"Long term bullish, short term bearish" is one of those phrases that annoy me quite a bit as an analyst. For one, it does not put a timeline to when moods change and secondly it seems like the intellectually lazy, but correct thing to say as a market participant. However, as Bitcoin rises to a new regional high and market sentiments change with A16z's recent $515 million raise, it has become essential to understand what do we be bullish about? Is it Bitcoin alone, or is there more to the paradigm change. Taking a page from a decade-old essay by Andrew Parker - I am inclined to believe that the next decade of the web will be about the unbundling of Amazon Web Services.

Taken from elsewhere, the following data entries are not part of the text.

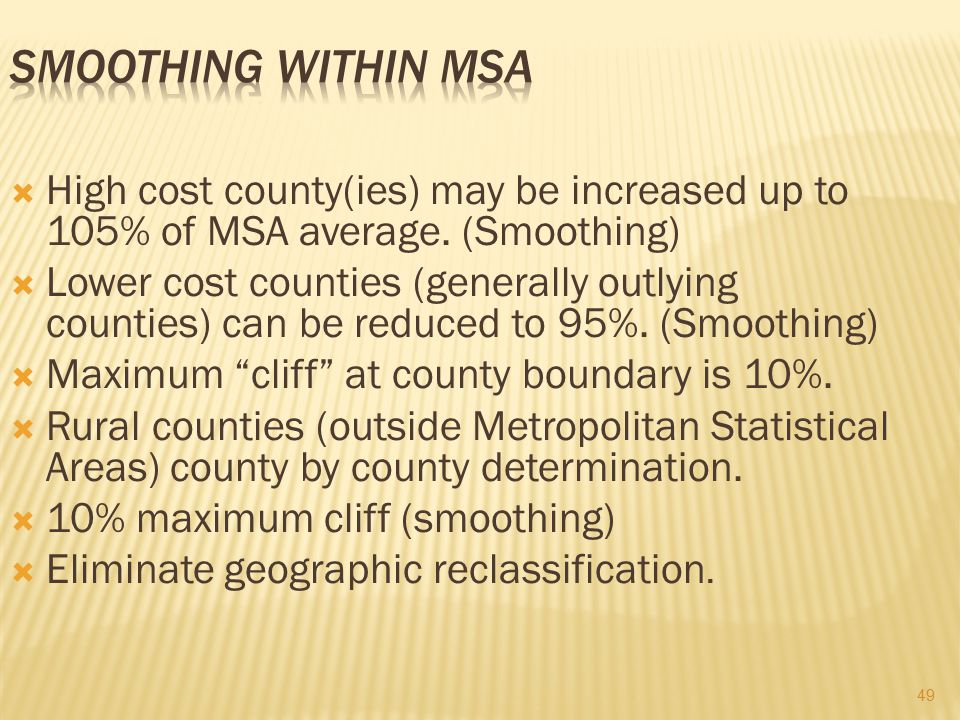 Smoothing Within MSA High cost county(ies) may be increased up to 105% of MSA average. (Smoothing)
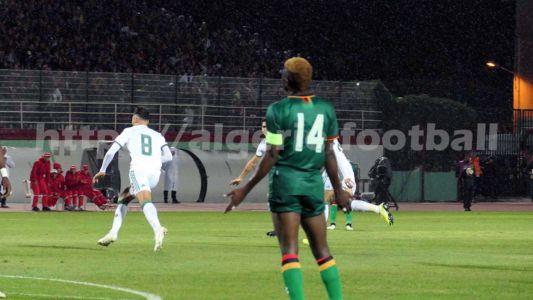 Algerie Zambie 130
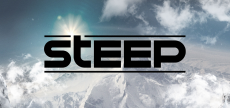 Steep 06 HD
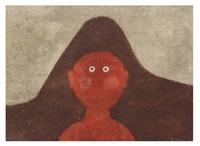 cabeza en rojo, 1979 by rufino tamayo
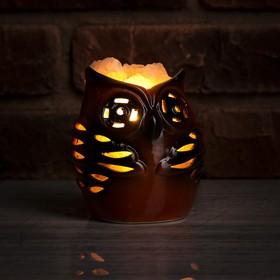 Соляной светильник 'Сова малая', керамика Ош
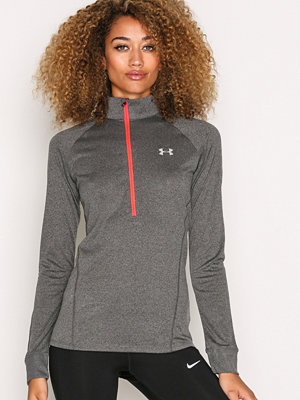 Sportkläder - Under Armour Tech 1/2 Zip Carbon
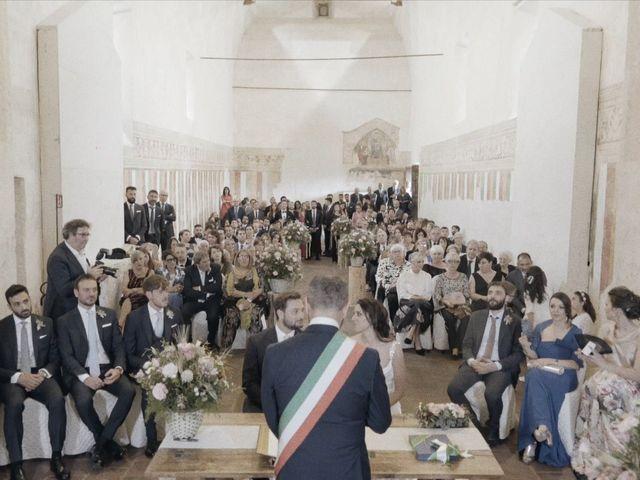 Il matrimonio di Giorgio e Giulia a Ocre, L'Aquila 18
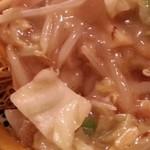 外海 - 皿うどん(細麺)アップ 2015.6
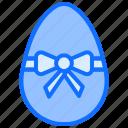 easter, egg, ornaments, decoration, celebration, ribbon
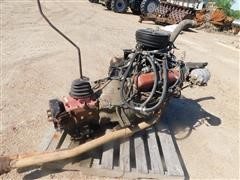 International 345 V-8 Gas Engine & Transmission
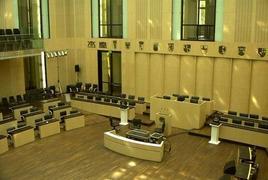 Aula plenaria del Bundesrat. Fonte: Wikipedia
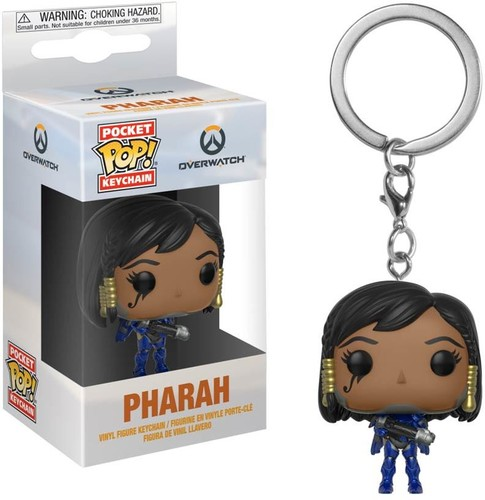 - FUNKO POP! KEYCHAIN: Overwatch - Pharah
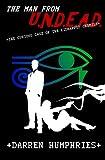 The Man From U.N.D.E.A.D. - The Curious Case Of The Kidnapped Chemist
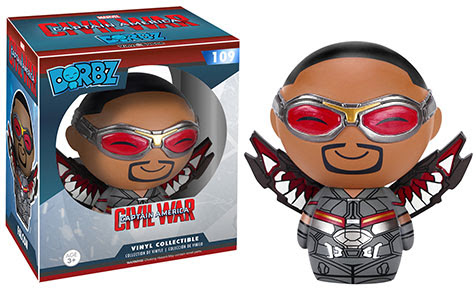 Captain America Civil War Funko Dorbz Falcon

AWS as a business is fascinating. It has powered Dropbox, Netflix and Facebook at different points in time. It accounts for 13% of Amazon's revenue. However, as someone engaged in building the "decentralised" web, their positioning makes me feel a little awkward. We notice it every time a network launches with thousands of nodes on AWS instead of personal computers. The mental model I have been following over the past few weeks is that the next decade will be marked by the unbundling of AWS and that will be the underpinning of the "new internet". Three macro factors will fuel this. The rise in access to network connectivity, drop in the cost of hardware and regional regulators pushing for data privacy. According to the latest Mary Meeker report, half the world's population has access to the internet and initiatives like GDPR are making it increasingly necessary for new technologies that prevent exploitation of personal data by corporate entities without consent.

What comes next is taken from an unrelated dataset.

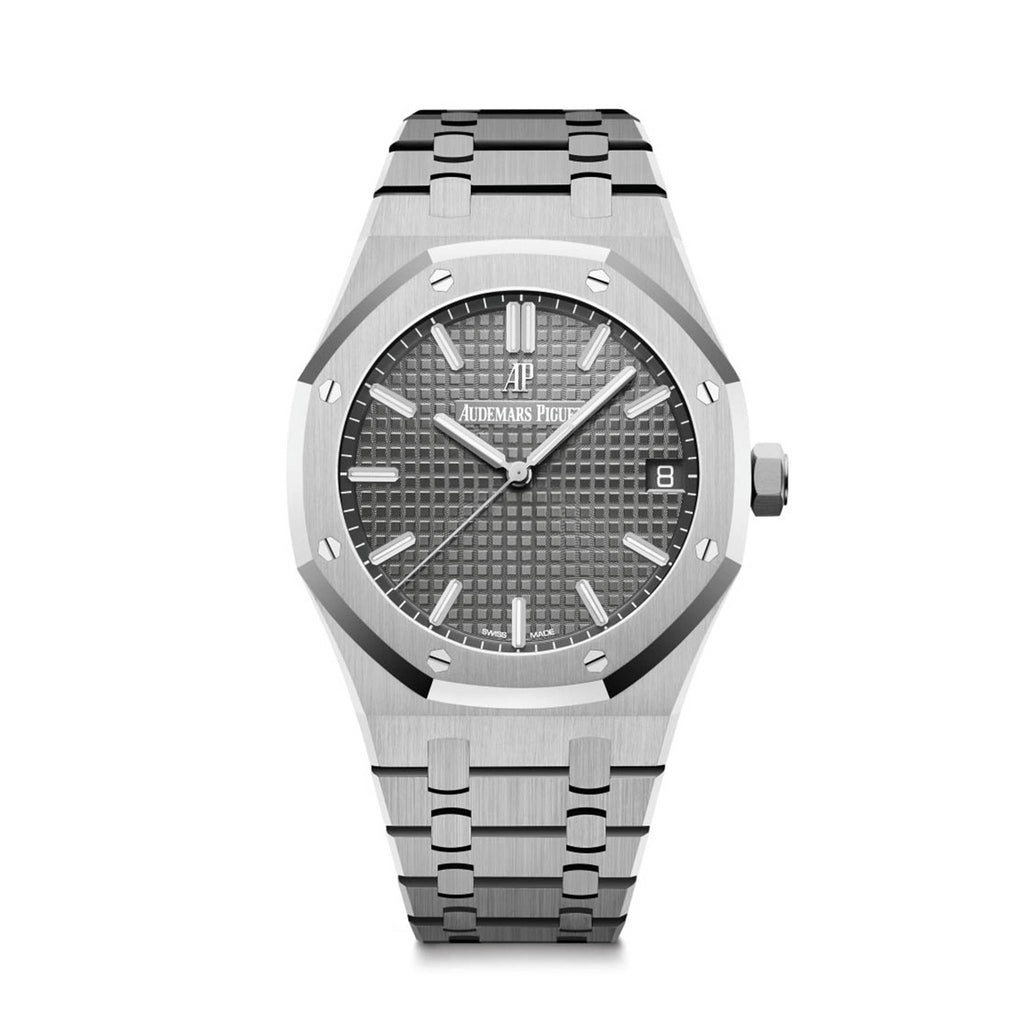 Royal Oak Selfwinding 15500ST.OO.1220ST.02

What would this unbundling look like and how long will it take? Well for starters, most of AWS services are already here in their own variation of Web3.0. Need storage? Filecoin and Sia could help. Golem, SONM and Enigma could help with computing. Projects like Decentraland are slowly engaging with the AR ecosystem, whilst Microsoft DIDs are working on solving for identity. If you pull up AWS' landing page today - the odds are quite high you could map all of them to different blockchain-enabled companies. The difference is, the economy of scale that AWS works at and the efficiency that comes along with it, is drastically higher than what any Web3.0 firm can offer in their capacity today. Add to this, the complexity of pricing in tokens, interacting with multiple ledgers and challenges in maintaining service, and you can see why our notion of Web3.0 has not taken scale yet.

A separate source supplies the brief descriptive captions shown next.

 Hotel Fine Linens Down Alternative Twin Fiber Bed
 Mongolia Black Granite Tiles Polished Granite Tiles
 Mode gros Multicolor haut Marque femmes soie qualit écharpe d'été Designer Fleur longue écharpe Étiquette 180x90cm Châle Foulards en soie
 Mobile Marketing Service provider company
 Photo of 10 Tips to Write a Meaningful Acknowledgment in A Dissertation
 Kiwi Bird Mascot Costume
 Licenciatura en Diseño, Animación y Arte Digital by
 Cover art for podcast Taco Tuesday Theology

But won't they scale at all? I'd think otherwise. Change happens when individuals seek out alternatives and unit economics improve to a point where it seems like they are leaving money on the table. Take content. Over the last decade, we have gone from advertisements to premium subscriptions to democratic publishing with the launch of Substack and Ghost. As the incentives for individuals to change to Web3.0 based alternatives increase, individuals will naturally shift. The only way to improvise those incentives is to build. And maybe, as entrepreneurs and investors in the ecosystem, that is realistically the only way to be "long term bullish, short term bearish" and be accurate about it. Being equal parts aware of the limitations of Web3.0 today and just as convinced about what this can grow into.